Of course, we know this shallow, manipulative statement is untrue. Only those lacking depth of character, immature, and with hazy, if not zero spiritual foundation, are prone to get affected. Unfortunately, it’s the women who are mostly at risk to be bitten by this syndrome. And the most susceptible belong to the young age group who think they should be physically adorable to be counted in by the circles they want to belong to.
It’s laudable that the Parent-Teacher Organization of Freedom Trail Elementary School in Lewis City, Ohio did something to save their young girls’ morale. A certain Mrs. Scot along with her daughter, initiated the move of posting positivity slogans in the stalls of the bathrooms for girls.
“The most important thing a girl wears is her confidence.” Seeing this statement in the bathroom is like having your mother or an elder around giving assurance of one’s self-worth. It does feel good.
“You will discover that you have two hands; one for helping yourself, the other for helping others,” quoting Maya Angelou.
But of all places, why bathroom? Well, it’s in here where most girls stay long to stare at themselves or others. It’s where they want to fix themselves to look and feel good before they come out to the world. It’s where they chat about their victories and defeat about their getting their crush’s attention, or if they have obtained a high mark in an exam. Maybe the level of self-deprecation among the young girls in that school reached alarming levels they needed to post the ‘feel-good-about-yourself” mottos like an election campaign.
Actually, Mrs. Scot just replicated what high student named Sabrina Astle of California did months earlier in 2017. What Sabrina did was more drastic — removing the mirrors in the school’s bathroom and replacing it with posters to raise the self-esteem of other girls like her.
“You are extraordinary”, “You are loved”, “You are good enough”, and dozen other self-love notes could be her words for herself that will generate the same boost to her fellow age-group.
Both are commendable efforts. For the sake of comparison, Mrs.
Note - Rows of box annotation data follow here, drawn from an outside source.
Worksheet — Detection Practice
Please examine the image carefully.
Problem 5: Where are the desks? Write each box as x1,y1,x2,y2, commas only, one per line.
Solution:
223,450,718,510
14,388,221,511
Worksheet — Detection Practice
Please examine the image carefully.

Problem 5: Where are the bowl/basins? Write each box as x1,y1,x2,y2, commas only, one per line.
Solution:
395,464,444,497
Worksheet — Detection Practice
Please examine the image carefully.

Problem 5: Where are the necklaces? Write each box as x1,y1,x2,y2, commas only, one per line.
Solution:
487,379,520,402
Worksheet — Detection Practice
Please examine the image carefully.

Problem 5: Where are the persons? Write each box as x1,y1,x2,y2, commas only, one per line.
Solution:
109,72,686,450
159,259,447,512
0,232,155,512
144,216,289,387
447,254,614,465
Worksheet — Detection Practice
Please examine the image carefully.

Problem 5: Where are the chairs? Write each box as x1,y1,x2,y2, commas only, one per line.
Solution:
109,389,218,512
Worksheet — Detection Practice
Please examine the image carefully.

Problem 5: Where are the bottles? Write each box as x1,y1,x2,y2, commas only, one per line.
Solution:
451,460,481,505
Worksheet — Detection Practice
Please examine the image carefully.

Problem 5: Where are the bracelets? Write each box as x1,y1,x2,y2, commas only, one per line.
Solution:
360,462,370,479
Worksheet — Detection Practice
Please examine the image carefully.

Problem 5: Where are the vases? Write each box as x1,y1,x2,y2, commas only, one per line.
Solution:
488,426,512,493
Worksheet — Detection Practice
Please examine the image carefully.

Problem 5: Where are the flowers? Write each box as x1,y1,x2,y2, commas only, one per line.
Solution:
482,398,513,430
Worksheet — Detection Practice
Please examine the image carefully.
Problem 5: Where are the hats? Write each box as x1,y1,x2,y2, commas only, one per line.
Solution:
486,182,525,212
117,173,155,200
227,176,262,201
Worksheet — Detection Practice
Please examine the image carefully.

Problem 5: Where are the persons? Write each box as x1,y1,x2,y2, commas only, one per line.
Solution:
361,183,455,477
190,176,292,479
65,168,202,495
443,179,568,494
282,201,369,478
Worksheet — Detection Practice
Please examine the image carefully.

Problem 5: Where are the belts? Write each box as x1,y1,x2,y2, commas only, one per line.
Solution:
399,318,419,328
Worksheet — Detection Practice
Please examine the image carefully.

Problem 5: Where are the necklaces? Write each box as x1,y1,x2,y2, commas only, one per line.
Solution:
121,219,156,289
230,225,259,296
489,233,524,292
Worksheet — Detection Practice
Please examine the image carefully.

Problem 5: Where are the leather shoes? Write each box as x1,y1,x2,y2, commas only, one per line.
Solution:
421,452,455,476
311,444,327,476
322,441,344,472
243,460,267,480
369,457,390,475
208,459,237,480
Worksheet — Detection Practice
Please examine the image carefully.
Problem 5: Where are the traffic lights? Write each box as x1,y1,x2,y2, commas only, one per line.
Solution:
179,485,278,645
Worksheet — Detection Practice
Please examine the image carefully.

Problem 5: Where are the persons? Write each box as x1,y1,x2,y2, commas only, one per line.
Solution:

Scot’s campaign notes have motherly touch, wiser and deeper, teaching that attainment of self-love and self-esteem can be achieved by not focusing much on oneself, but on others. Sabrina’s brief posts were words pulled out from emotion, which is understandable. Adolescents are emotional.
If the kindness campaign would have a 2018 version, maybe it would be more comprehensive to add these Bible verses about beauty.
“Do not let your adornment be merely outward – arranging the hair, wearing gold, or putting on fine apparel – rather let it be the hidden person of the heart, with the incorruptible beauty of a gentle and quiet spirit, which is very precious in the sight of God,” from I Peter 3:3-4.
Or this one, “Charm is deceptive, and beauty is fleeing, but a woman who fears the Lord is to be praised,” from Proverbs 31:30.